▸ Problems and tasks
1) Reproduce the portion of the patent claims between "3. A computer" and "a web browser.", inclusive.
2) Identify each line of the records that contains the string "photo", and copy those lines.

▸ Source
################

2. A computer implemented method of claim 1 , wherein said statistical information comprises a query frequency corresponding to each of said collection of search query terms relative to a number of users accessing said ebook, and wherein said predetermined criterion comprises a query frequency threshold corresponding to said ebook.
3. A computer implemented method of claim 1 , wherein said collection of search query terms comprise search query terms submitted through a search field in an ebook graphical user interface (GUI) rendering said ebook.
4. A computer implemented method of claim 3 , wherein said collection of search query terms further comprise a plurality of search query terms submitted through a web browser.
5. A computer implemented method of claim 1 further comprising:
accessing an information source site, said information source site comprising a plurality of webpages, each webpage associated with a subject title;
accessing content of said ebook; and
automatically identifying a second plurality of annotation terms of said ebook based on said content of said ebook and based on subject titles of said plurality of webpages.
6. A computer implemented method of claim 1 , wherein said automatically associating comprises:
accessing an information source site, said information source site comprising a plurality of webpages, each webpage associated with a subject title;
matching each annotation term of said first plurality of annotation terms to a respective webpage of said information source site, wherein said respective webpage comprises said relevant external information of said annotation term; and
establishing a hyperlink between said annotation terms with said respective webpage of said information source site.
7. The computer implemented method of claim 1 , wherein said matching comprises:
identifying multiple candidate webpages from said information source site based on relatedness between subject titles of said multiple candidate webpages and said annotation term; and
selecting said respective webpage from said multiple candidate webpages in accordance with a disambiguation process.
8. The computer implemented method of claim 1 , wherein said ebook comprises each of said collection of search query terms, and wherein a search query term is selected from a group consisting of a word, a phrase, and/or a symbol.
9. A non-transitory computer-readable storage medium embodying instructions that, when executed by a processing device, cause the processing device to perform a method of automatically identifying key terms from an electronic text for annotation, said method comprising:
accessing a record of search events related to said electronic text, wherein said record comprises search terms submitted in said search events by users accessing said electronic text to one or more search engines, wherein said electronic text comprises said search terms; and
automatically identifying a first plurality of key terms for annotation from said search terms based on statistical information with respect to said search terms in accordance with a predetermined criterion, wherein said statistical information is derived from said record.

################

▸ Dataset extract
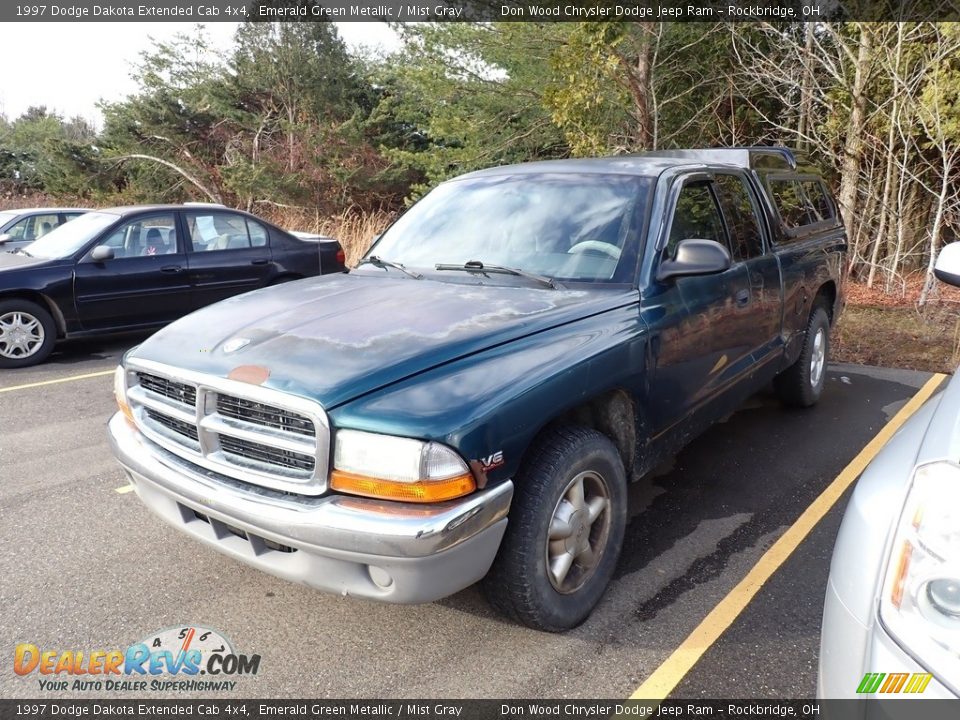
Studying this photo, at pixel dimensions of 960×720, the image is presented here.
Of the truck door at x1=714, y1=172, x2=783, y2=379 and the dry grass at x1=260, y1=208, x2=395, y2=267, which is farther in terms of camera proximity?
the dry grass at x1=260, y1=208, x2=395, y2=267

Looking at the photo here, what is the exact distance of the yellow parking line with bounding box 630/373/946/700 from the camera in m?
2.49

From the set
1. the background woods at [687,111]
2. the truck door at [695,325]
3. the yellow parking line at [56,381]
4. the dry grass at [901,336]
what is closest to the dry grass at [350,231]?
the background woods at [687,111]

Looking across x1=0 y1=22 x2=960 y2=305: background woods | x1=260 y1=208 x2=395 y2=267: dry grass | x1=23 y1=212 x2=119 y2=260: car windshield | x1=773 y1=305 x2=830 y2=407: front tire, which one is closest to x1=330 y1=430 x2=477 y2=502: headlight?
x1=773 y1=305 x2=830 y2=407: front tire

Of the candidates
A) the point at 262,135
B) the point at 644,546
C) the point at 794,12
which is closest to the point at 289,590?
the point at 644,546

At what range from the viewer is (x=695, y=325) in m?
3.44

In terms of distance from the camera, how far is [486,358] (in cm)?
252

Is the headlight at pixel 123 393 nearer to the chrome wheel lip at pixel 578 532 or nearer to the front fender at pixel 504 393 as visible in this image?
the front fender at pixel 504 393

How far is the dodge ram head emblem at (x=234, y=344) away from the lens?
8.63 ft

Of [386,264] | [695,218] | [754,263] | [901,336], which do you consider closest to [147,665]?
[386,264]

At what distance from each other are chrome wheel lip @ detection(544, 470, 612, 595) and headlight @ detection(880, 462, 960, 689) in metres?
1.20

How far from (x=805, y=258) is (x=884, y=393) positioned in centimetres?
191

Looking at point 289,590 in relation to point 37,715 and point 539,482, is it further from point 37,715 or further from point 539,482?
point 539,482

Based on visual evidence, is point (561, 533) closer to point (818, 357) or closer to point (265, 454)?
point (265, 454)

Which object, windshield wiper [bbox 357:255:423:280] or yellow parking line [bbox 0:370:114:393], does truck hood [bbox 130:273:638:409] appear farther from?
yellow parking line [bbox 0:370:114:393]
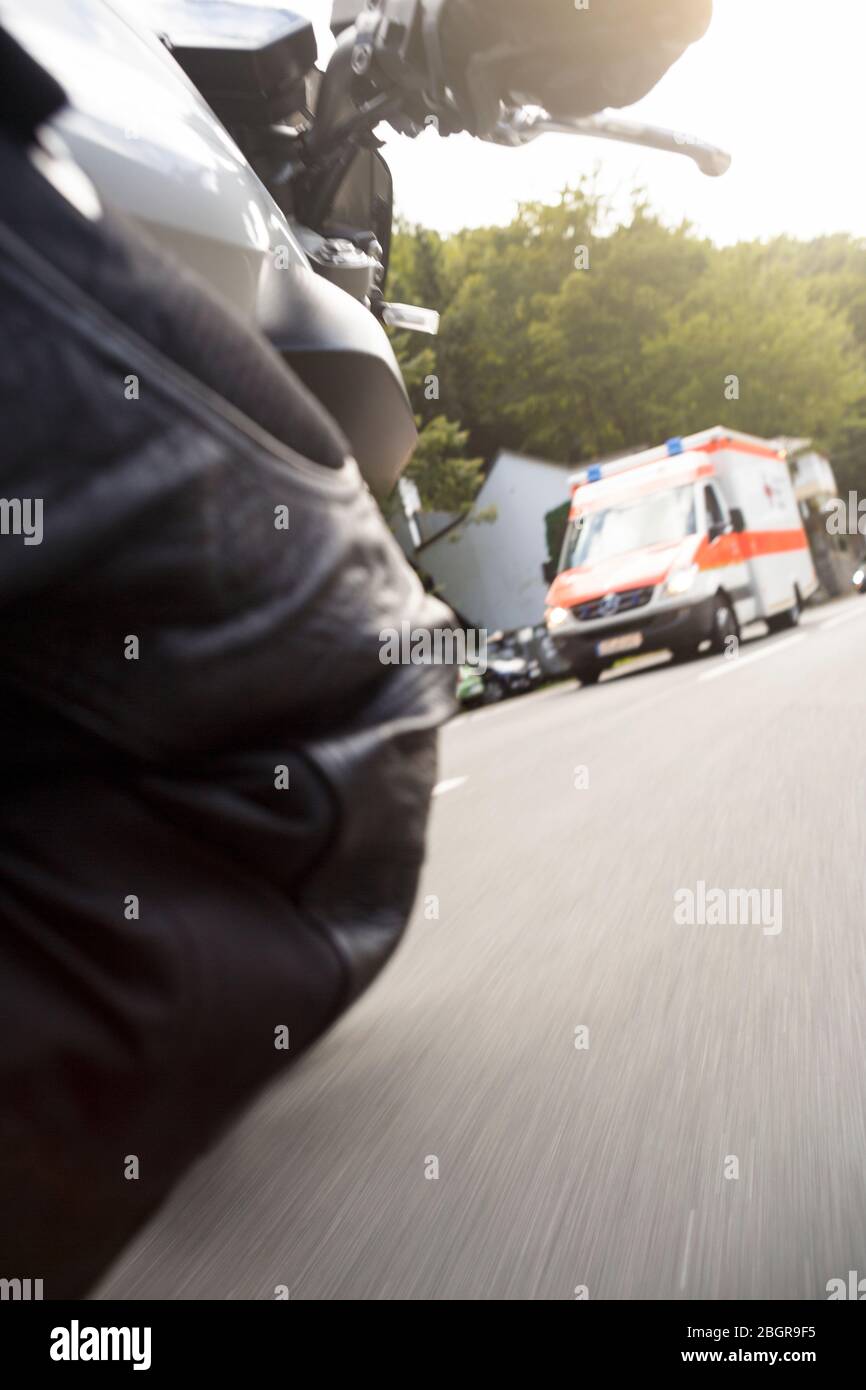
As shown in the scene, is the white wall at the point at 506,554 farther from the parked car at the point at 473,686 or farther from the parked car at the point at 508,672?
the parked car at the point at 473,686

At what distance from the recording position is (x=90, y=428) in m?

################

▸ Answers per task
1)
3. A computer implemented method of claim 1 , wherein said collection of search query terms comprise search query terms submitted through a search field in an ebook graphical user interface (GUI) rendering said ebook.
4. A computer implemented method of claim 3 , wherein said collection of search query terms further comprise a plurality of search query terms submitted through a web browser.

2)
Studying this photo, at pixel dimensions of 960×720, the image is presented here.
Looking at the photo here, what is the exact distance of the yellow parking line with bounding box 630/373/946/700 from the camera in m?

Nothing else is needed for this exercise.